Task instructions => Set out word for word the line that contains "Fly My Pretties" and each line after it, through the end of the data below, but exclude the pictures.

Dataset entries:
--- --- ---

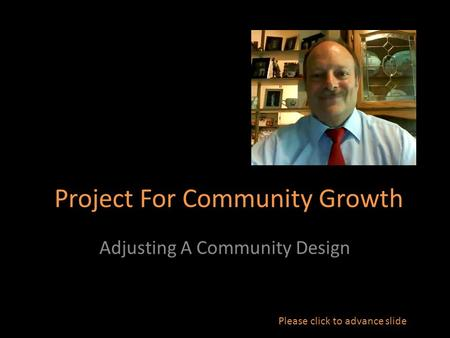 Project For Community Growth Adjusting A Community Design Please click to advance slide.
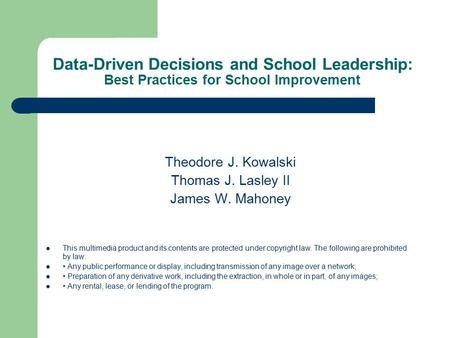 Data-Driven Decisions and School Leadership: Best Practices for School Improvement Theodore J. Kowalski Thomas J. Lasley II James W. Mahoney This multimedia.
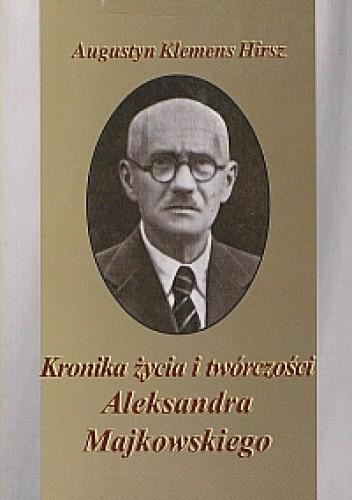 Okładka książki Kronika życia i twórczości Aleksandra Majkowskiego
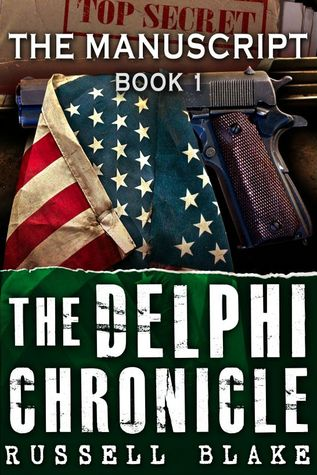 The Manuscript (The Delphi Chronicle #1)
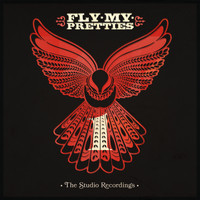 Fly My Pretties - The Studio Recordings, Pt. 1 (Explicit)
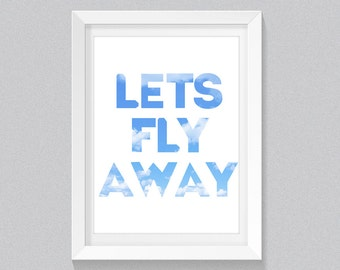 LETS FLY AWAY Print, Sky Print Art, Art Quote, Inspirational, Wall Art Quote, Quote Print, Motivational Wall, Fly To The Sky, Fly Away Print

--- --- ---

Written response =>
 Fly My Pretties - The Studio Recordings, Pt. 1 (Explicit)
 LETS FLY AWAY Print, Sky Print Art, Art Quote, Inspirational, Wall Art Quote, Quote Print, Motivational Wall, Fly To The Sky, Fly Away Print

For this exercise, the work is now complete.